- The U.S. Senate has advanced the CLARITY Act, a bill covering crypto market-structure regulation and dollar-backed stablecoins.
- The industry says passage of the bill would expand crypto adoption by institutional investors, traditional banks, asset managers and sovereign wealth funds.
- Tough U.S. regulation on yield-bearing stablecoins could create opportunities for capital inflows and higher yields at Asian exchanges, DeFi protocols and wrapped products.
Forecast Trend Report by Period

The U.S. Senate is moving ahead with the CLARITY Act, a crypto market-structure bill that could further expand the global influence of dollar-backed stablecoins if it becomes law, CoinDesk reported on May 15.
The Senate Banking Committee approved the CLARITY Act on May 14 by a 15-9 vote, CoinDesk said. The bill would establish a broad US regulatory framework for the crypto market, including anti-money laundering rules and ethics standards. It now awaits a vote by the full Senate.
The industry expects the measure to accelerate institutional participation in the market.
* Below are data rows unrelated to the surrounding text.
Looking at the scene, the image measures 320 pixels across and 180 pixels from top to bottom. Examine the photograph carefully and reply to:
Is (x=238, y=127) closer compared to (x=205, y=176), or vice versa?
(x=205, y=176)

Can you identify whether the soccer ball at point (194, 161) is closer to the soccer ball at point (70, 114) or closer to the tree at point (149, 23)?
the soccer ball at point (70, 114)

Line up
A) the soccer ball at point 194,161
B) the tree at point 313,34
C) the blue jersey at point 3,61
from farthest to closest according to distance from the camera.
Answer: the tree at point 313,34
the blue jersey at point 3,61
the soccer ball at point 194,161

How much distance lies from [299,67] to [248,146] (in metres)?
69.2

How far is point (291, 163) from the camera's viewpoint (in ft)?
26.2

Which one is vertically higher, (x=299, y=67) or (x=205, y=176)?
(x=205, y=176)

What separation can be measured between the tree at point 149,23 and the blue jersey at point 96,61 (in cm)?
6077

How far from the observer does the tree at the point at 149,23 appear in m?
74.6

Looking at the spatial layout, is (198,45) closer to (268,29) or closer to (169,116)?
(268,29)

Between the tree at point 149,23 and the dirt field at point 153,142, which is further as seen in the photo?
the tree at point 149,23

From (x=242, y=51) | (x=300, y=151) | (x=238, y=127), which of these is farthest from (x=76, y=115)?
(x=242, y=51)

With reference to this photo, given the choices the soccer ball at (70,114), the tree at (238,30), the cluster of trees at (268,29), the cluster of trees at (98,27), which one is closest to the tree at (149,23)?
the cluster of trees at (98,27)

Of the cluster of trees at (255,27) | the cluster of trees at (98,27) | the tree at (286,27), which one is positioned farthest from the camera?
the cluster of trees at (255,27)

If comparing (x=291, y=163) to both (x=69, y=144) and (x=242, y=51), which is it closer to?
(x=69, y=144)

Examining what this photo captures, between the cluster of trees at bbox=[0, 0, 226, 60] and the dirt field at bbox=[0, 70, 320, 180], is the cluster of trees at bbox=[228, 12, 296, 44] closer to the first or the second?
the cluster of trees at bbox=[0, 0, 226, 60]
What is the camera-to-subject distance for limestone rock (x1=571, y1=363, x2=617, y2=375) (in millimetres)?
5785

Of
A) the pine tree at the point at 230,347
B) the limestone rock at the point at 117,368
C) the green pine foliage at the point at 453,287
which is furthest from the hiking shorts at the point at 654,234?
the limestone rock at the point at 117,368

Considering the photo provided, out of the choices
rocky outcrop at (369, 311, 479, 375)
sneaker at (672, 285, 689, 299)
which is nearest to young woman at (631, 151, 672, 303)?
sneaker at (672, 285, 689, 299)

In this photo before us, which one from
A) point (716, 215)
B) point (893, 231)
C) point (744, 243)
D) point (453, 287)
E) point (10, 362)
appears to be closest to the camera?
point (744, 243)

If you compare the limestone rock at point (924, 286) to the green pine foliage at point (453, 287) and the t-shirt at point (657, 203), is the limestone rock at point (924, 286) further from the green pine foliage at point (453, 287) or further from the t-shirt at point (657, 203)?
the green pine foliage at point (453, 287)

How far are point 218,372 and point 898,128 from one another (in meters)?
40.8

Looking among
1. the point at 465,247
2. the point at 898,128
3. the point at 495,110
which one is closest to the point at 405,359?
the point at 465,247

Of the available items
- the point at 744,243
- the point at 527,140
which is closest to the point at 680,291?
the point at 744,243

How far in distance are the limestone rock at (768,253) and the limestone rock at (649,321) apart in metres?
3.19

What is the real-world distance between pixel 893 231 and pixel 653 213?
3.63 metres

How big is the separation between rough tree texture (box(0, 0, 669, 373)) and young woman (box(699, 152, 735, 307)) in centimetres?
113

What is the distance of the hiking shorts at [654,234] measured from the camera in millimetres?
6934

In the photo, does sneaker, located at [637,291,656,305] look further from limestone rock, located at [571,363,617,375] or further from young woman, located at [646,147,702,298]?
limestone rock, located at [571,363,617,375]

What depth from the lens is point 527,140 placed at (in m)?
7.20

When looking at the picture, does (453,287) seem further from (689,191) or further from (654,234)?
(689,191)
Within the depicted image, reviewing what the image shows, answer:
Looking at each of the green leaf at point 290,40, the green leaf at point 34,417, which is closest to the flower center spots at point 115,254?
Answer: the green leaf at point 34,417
Tim Sun, chief researcher at HashKey Group, told CoinDesk that the bill would strengthen the legal foundation for traditional banks, asset managers and sovereign wealth funds to add digital assets to their investment frameworks. He added that the move could also spur wider use of dollar stablecoins across Asia.
Sun said the legislation could also benefit Asian economies and emerging markets. Those markets share active trade and capital flows, as well as currency structures that are vulnerable to external shocks. Dollar stablecoins could give companies and investors a more flexible liquidity tool, he said.
Future competition will depend less on whether the US or Asia gains the upper hand and more on how effectively dollar liquidity is connected with regional assets and local financial institutions, Sun added.
He also said offshore markets could stand to benefit if the US imposes strict curbs on yield-bearing stablecoins. That could create opportunities for regulatory arbitrage, with Asian exchanges, decentralized finance protocols and wrapped products attracting capital by offering higher yields.